María conoce bien el significado de su nombre: “estrella del mar”, en hebreo. Sabe que aquel lucero enorme que ha traído reyes y pastores a celebrar su alumbramiento, es ella misma dando gracias por el bien concedido, por la merced triunfante sobre las profundidades del averno. Sabe que el astro es su cuerpo en ascensión anticipada…
María se siente exhausta. No tanto por el parto que le provocó dolores en la misma medida de la gracia dispensada, sino por la emoción y el gran compromiso contraído a través de su hijo-hombre-Dios: Bendita eres entre todas las mujeres y bendito es el fruto de tu vientre, recordó las palabras de Isabel. Creyó escuchar también algunas de las palabras anunciadas a José, su casto esposo, pocos meses antes: … un hijo, al que pondrás el nombre de Jesús… El nombre de Jesús… El nombre… Y se durmió.

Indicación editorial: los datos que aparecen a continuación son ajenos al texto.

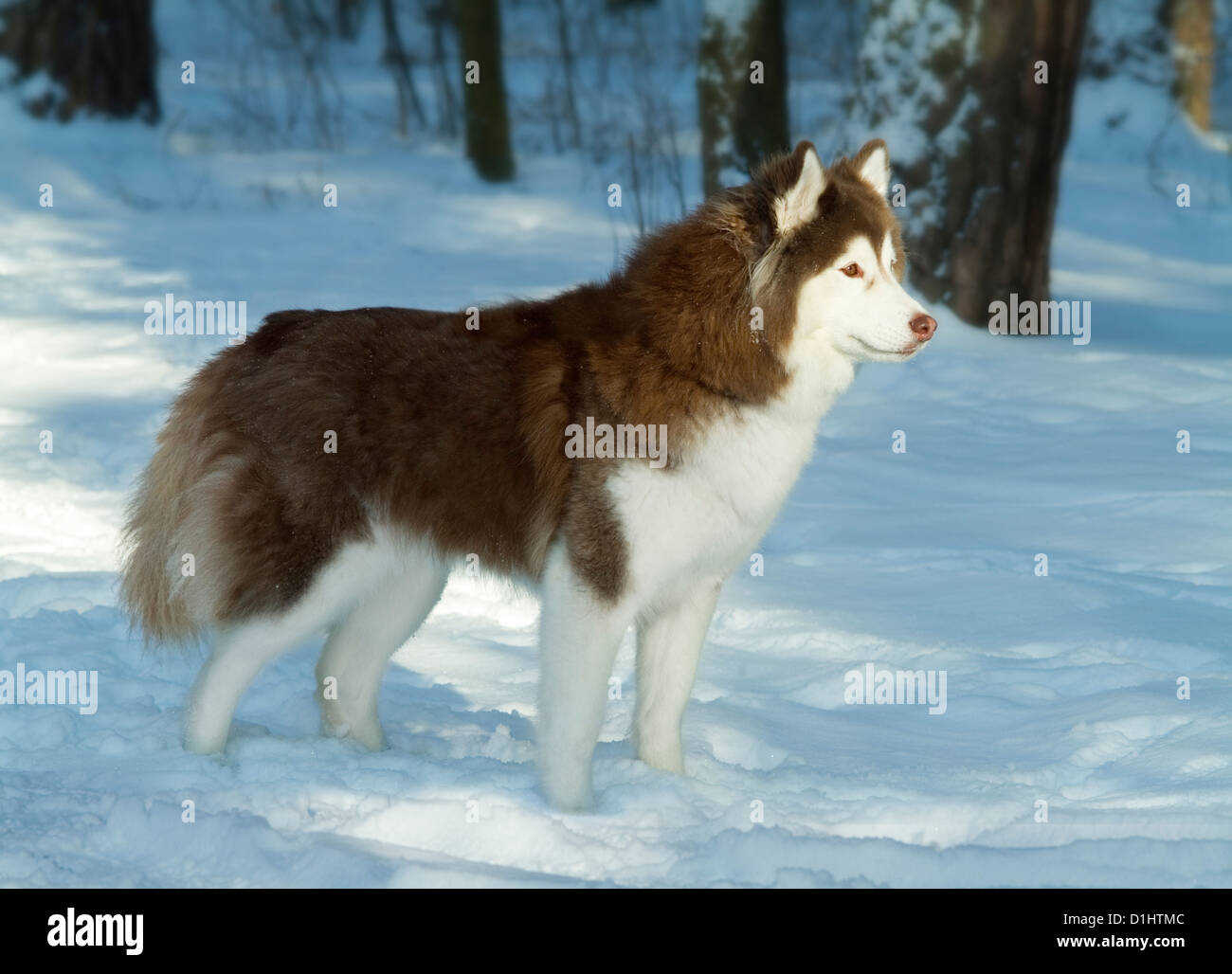 Siberian Husky dog in the forest - Stock Image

Miriam, María, estrella matutina, comenzó a soñar con su infancia. Tendría siete años e iba de la mano de Joaquín, su padre, por la ribera de un mar de aguas turbulentas. Pero de pronto ya no estaba de la mano de su padre, sino bajando un cerro humeante, acompañada de un hombre de pelo blanquecino, a quien reconoció como Moisés, que a su vez cargaba en cada brazo una piedra plana con raras inscripciones… Ahora se vio a la entrada de un pueblo sobre el que llovía azufre y fuego, junto a un individuo que dijo llamarse Lot, quien la vio un breve instante, y le dijo apresurado: aquí no puedes estar, niña, ve con Abraham, él sí sabe qué hacer. Y caminó y caminó en dirección inversa a donde estaba la lluvia de fuego, mas nunca logró dar con el mencionado Abraham; hasta que se encontró abrupta y nuevamente a la orilla del agua, pero no era ya el mar picado de antes, sino una enorme extensión de aguas tranquilas, como muertas, en donde la única señal de vida era ella misma… Ya se iba, cargando en su corazón una extrema tristeza contagiada por la quietud del agua, cuando surgió un gigantesco pez que expulsó de sus fauces afiladas, a escasos metros de ella, una estrella de mar de cinco puntas y de considerable tamaño… Y al recogerla, supo que el objeto era ella, María, Miriam, la estrella matutina.
Amanecía. María despertó. Se descubrió entre reyes, pastores, hortelanos, mujeres de la tribu y uno que otro animal. Todos cantaban o emitían plegarias al rey de la creación; se sentían plenos, saturados de gloria. María, por el contrario, se percibía el más humilde ser del universo. Se vio en aquella gruta áspera y fría horadada en la piedra, y tuvo la visión de que estaba emergiendo de un parto de la tierra.
María observó con ojos un poco perturbados a sus jubilosos visitantes, bajó la mirada a su regazo, y se dispuso a amamantar a Dios.